Bolaño, quel maitre. En en quelques pages, une histoire qui pourrait n’être que simple, qui pourrait n’être qu’une anecdote étirée de quelques caractères, prend aux tripes et fait venir un sanglot dans l’œil, une boule opaque qui doit sentir la mélancolie et le tango, si la mélancolie ou le tango se parfument de quelques-uns de nos muscs intérieurs. La presque fin de la nouvelle  fait pleurer, quand lui, l’écrivain solitaire, est réveillé à minuit par la sonnette inattendue, et qu’elle est là, la fille de l’autre écrivain, l’autre digne et très malheureux, pas d’être écrivain ni d’être solitaire — ses photos à lui ne sont pas des photomatons refaites jour après jour, insatisfaisantes, jusqu’à en choisir une au hasard, mais des clichés assumés. L’autre qui est mort d’avoir voulu voir son fils ou le corps de son fils ou l’endroit où le corps de son fils peut-être se trouve, son fils qu’il avait laissé et nommé en référence à Kafka. Quelque chose donc se serre dans la gorge du lecteur qu’il n’attendait pas.

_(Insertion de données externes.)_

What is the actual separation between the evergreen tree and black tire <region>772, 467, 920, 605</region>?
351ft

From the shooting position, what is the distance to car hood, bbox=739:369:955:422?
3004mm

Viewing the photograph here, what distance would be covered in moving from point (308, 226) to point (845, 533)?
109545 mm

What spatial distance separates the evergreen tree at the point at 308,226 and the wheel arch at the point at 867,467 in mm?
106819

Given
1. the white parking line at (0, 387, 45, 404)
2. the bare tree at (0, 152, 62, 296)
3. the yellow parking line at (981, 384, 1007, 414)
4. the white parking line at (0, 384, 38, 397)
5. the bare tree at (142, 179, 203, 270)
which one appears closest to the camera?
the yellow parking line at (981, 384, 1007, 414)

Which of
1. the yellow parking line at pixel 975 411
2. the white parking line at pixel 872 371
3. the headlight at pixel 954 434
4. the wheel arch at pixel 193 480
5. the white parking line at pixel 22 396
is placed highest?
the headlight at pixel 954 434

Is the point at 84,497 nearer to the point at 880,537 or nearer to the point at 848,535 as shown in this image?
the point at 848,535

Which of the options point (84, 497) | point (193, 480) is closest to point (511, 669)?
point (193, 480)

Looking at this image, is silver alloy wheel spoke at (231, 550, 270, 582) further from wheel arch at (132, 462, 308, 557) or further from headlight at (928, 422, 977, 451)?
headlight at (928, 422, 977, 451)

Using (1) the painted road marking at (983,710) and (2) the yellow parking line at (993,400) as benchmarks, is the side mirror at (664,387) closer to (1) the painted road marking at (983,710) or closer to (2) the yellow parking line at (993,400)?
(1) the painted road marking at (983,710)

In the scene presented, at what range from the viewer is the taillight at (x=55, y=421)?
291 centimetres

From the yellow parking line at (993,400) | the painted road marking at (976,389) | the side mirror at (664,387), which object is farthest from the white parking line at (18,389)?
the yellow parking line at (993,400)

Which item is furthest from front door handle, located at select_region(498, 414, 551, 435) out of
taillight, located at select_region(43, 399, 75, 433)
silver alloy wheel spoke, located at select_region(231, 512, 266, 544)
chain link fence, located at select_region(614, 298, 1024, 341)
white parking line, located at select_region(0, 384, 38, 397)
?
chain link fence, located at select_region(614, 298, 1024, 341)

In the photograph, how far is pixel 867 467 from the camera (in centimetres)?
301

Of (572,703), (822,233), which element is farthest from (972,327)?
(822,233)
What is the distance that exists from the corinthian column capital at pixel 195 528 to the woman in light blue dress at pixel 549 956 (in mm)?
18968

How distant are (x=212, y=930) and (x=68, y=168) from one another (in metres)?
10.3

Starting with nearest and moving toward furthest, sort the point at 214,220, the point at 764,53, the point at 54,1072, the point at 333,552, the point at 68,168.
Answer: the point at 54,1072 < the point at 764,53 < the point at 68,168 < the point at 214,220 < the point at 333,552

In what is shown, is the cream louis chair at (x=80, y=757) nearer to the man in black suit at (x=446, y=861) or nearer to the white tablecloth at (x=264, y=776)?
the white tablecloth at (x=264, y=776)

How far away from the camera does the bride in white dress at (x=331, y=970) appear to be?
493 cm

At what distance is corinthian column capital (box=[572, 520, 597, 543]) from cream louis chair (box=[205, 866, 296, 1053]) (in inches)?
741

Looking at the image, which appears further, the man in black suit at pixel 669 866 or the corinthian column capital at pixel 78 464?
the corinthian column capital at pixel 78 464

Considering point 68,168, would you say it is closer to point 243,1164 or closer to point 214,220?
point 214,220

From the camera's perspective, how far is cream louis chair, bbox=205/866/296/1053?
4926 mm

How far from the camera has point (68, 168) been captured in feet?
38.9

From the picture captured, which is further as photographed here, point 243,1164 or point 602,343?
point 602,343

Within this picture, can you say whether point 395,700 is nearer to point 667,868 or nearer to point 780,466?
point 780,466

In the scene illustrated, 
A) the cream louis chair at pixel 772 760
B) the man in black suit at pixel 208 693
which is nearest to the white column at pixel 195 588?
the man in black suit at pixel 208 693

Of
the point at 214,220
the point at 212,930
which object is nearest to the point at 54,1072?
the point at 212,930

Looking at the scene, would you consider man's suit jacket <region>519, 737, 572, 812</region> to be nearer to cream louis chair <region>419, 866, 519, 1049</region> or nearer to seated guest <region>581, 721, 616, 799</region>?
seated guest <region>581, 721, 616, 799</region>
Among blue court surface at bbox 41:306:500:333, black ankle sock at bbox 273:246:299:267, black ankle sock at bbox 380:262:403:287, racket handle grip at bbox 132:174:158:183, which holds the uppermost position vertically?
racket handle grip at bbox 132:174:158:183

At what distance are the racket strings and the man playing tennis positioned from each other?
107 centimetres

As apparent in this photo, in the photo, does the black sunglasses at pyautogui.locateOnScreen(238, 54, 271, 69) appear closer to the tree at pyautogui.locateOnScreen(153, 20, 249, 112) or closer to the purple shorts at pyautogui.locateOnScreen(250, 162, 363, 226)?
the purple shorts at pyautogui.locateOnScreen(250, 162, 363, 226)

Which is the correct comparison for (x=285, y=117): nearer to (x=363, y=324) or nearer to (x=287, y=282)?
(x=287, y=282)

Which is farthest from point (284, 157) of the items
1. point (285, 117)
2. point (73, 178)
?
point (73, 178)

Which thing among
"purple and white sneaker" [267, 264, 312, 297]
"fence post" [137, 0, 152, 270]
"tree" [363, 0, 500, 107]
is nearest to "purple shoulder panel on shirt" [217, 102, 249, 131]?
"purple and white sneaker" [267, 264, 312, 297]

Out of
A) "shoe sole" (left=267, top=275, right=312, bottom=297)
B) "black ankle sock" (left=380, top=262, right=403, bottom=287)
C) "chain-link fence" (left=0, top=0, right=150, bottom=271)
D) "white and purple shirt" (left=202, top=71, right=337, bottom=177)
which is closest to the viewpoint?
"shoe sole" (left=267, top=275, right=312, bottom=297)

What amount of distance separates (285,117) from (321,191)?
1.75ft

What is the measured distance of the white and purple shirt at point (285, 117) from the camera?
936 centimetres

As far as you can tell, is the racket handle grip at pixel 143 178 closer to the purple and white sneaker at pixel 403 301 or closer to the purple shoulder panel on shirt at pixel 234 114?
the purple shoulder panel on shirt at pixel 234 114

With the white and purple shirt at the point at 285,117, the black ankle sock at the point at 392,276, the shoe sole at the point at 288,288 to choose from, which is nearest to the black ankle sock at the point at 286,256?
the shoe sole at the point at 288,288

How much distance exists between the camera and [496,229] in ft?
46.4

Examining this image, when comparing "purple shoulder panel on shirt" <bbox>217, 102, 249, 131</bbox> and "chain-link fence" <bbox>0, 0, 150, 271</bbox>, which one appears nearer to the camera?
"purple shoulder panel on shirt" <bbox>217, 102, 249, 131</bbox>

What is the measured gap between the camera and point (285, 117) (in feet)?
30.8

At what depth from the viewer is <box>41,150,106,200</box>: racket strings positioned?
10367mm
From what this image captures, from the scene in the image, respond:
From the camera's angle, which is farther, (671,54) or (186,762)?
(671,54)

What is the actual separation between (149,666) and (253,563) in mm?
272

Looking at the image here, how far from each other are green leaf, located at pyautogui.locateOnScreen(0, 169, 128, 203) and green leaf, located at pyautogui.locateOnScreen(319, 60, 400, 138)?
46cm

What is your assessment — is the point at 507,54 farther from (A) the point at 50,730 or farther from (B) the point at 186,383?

Lire la nuit, pour ne pas parler d’écrire, chose inopinée et très très silencieuse. Rien ne me surprend plus agréablement que l’éveil trop matinal, avant que le soleil ne se lève quelle que soit la saison, surtout si elle est froide et que rien n’invite à quitter le lit. Toujours sur la gauche de celui-ci une pile de livres attend que je m’en saisisse, victuailles laissées en vue d’une certaine fringale, au contraire de l’autre que je ne nourris pas. Le choix de la chouette.